====== EXCERPTED DATA ======

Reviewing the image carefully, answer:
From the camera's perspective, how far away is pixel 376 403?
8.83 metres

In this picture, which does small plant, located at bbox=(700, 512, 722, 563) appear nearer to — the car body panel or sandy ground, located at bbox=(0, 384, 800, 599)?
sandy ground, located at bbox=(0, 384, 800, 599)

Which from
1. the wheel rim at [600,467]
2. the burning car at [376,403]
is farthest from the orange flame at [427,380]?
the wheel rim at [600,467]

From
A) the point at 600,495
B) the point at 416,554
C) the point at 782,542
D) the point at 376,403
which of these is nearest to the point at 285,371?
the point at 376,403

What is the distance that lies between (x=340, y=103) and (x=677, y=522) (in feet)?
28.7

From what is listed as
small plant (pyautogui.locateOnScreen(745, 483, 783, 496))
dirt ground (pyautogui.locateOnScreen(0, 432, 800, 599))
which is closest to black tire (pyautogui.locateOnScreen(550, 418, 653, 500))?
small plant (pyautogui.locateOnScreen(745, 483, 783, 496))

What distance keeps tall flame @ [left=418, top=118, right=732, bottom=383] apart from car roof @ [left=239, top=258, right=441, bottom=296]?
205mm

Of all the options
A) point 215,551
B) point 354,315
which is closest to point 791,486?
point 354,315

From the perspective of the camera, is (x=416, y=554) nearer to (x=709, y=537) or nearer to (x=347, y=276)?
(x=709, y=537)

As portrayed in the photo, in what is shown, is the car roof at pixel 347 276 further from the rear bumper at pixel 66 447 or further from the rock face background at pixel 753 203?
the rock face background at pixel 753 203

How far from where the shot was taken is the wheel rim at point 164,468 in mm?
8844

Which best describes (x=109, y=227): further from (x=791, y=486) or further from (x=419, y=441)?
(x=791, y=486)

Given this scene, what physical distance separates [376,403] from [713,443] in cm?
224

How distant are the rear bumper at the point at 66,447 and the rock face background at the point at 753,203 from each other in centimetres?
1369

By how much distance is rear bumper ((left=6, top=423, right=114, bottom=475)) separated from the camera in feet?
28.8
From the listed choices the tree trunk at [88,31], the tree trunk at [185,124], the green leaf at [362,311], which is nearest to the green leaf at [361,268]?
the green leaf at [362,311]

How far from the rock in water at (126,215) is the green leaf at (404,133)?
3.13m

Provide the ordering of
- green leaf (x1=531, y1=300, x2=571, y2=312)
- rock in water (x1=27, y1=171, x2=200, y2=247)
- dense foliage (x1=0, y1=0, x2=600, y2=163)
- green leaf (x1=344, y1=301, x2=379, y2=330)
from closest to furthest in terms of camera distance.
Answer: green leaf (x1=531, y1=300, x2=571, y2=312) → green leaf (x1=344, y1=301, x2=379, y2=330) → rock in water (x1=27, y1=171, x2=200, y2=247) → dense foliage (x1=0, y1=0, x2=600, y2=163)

======
====== EXCERPTED DATA ======

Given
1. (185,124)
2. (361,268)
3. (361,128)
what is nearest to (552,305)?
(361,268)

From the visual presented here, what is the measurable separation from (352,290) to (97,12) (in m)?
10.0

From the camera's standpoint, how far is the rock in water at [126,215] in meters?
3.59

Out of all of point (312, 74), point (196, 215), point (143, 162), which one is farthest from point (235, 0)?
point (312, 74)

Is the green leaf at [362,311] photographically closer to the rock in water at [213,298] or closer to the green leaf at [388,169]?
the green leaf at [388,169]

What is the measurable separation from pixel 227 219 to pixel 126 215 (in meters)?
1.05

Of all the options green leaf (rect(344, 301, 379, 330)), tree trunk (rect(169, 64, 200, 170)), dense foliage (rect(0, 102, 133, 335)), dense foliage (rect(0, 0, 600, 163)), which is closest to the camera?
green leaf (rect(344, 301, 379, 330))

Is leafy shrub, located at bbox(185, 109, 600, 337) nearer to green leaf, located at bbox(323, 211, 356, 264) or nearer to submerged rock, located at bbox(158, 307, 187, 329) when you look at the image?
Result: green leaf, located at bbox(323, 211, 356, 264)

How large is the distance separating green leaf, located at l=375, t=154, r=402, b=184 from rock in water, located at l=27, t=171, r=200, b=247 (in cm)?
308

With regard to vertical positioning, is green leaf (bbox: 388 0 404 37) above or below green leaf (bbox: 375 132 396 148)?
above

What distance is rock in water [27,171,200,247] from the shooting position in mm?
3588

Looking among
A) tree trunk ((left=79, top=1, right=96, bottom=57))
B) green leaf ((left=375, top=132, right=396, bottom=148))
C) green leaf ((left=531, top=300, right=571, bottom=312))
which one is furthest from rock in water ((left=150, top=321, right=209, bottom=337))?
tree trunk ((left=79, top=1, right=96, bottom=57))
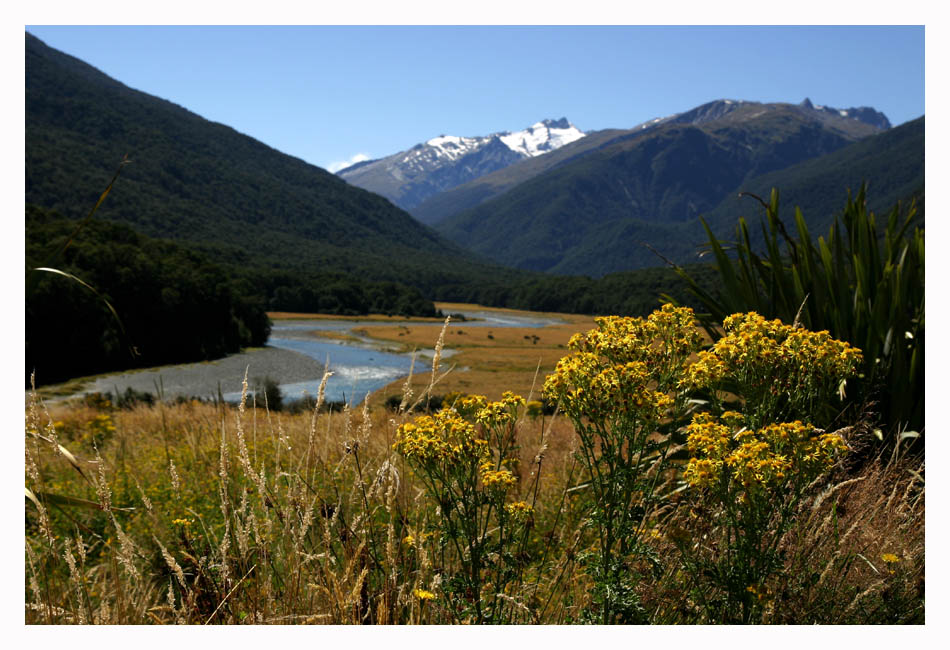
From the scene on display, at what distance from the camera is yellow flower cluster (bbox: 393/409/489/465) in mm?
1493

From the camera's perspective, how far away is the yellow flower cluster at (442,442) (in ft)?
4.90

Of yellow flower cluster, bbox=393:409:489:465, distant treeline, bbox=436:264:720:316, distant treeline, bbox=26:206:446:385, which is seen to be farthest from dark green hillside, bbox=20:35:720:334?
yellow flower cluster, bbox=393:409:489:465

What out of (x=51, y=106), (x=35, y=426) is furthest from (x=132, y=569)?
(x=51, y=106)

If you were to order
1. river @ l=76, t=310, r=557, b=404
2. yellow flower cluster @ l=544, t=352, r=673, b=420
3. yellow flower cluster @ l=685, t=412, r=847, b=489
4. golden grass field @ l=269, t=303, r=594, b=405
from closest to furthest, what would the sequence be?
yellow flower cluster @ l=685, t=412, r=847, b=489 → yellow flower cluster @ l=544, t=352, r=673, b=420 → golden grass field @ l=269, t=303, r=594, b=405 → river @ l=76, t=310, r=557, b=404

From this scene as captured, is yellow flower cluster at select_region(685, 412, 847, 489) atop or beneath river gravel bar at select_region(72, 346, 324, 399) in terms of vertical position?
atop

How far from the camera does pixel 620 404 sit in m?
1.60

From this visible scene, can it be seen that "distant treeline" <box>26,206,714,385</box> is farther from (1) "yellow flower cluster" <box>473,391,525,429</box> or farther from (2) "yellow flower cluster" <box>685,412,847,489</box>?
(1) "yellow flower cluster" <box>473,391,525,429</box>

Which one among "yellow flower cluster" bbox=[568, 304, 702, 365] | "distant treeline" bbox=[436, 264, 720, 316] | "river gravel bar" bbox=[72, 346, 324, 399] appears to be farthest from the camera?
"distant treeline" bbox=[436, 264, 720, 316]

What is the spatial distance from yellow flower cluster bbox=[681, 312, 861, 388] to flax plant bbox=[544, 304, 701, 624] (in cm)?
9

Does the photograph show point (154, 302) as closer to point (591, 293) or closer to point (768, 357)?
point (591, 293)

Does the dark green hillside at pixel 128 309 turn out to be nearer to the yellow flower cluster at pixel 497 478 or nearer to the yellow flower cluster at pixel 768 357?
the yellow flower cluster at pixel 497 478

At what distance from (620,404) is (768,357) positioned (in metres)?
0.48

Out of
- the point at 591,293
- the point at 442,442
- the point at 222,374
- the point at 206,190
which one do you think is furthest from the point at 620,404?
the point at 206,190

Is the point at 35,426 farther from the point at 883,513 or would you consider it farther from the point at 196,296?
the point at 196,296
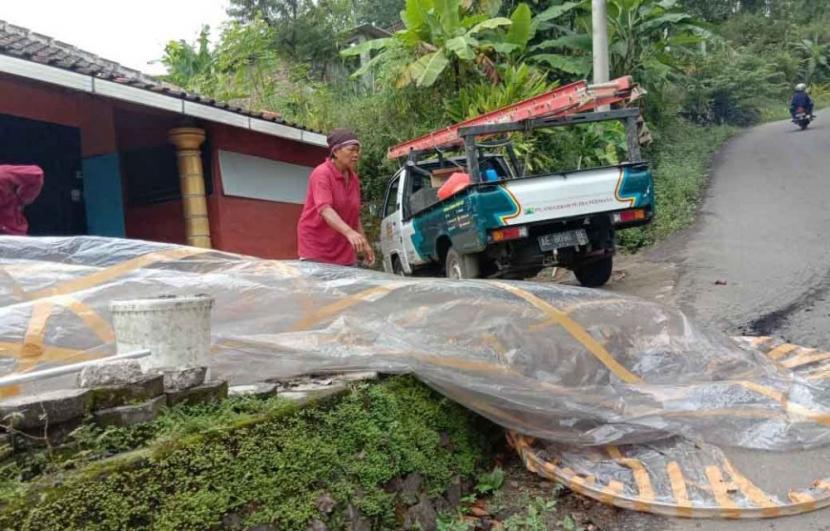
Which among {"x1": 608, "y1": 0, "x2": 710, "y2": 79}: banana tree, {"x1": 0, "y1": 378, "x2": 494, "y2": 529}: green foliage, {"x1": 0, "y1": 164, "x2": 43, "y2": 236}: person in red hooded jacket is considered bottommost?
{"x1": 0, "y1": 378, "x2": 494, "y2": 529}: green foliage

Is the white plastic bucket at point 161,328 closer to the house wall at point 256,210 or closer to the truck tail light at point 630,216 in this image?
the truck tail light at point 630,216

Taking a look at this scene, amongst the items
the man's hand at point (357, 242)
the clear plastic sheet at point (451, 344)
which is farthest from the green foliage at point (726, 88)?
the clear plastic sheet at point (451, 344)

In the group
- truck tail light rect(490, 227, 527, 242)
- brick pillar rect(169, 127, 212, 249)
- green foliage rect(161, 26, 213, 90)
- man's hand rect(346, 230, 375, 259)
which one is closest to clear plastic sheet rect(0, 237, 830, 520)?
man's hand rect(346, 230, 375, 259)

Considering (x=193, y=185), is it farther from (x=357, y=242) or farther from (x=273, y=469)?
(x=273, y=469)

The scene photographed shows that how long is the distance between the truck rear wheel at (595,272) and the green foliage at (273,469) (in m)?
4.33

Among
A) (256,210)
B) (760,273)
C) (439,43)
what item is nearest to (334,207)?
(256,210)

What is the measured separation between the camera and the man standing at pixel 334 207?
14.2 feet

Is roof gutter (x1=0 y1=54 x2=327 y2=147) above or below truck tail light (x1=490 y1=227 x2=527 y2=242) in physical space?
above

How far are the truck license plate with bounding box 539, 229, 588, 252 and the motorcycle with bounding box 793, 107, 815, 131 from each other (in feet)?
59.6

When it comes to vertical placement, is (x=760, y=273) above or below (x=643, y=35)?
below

======

YOUR OBJECTIVE: Put the lines from the one containing "Provide the ordering of" through the one containing "Answer: green leaf", inclusive, into a JSON list of strings with one string per line and any blank lines omitted.

THE OUTPUT:
[
  "Provide the ordering of",
  "- green leaf (x1=531, y1=300, x2=571, y2=312)",
  "- rock in water (x1=27, y1=171, x2=200, y2=247)",
  "- dense foliage (x1=0, y1=0, x2=600, y2=163)",
  "- green leaf (x1=344, y1=301, x2=379, y2=330)",
  "from closest to furthest in terms of camera distance.",
  "Answer: green leaf (x1=531, y1=300, x2=571, y2=312) → green leaf (x1=344, y1=301, x2=379, y2=330) → rock in water (x1=27, y1=171, x2=200, y2=247) → dense foliage (x1=0, y1=0, x2=600, y2=163)"
]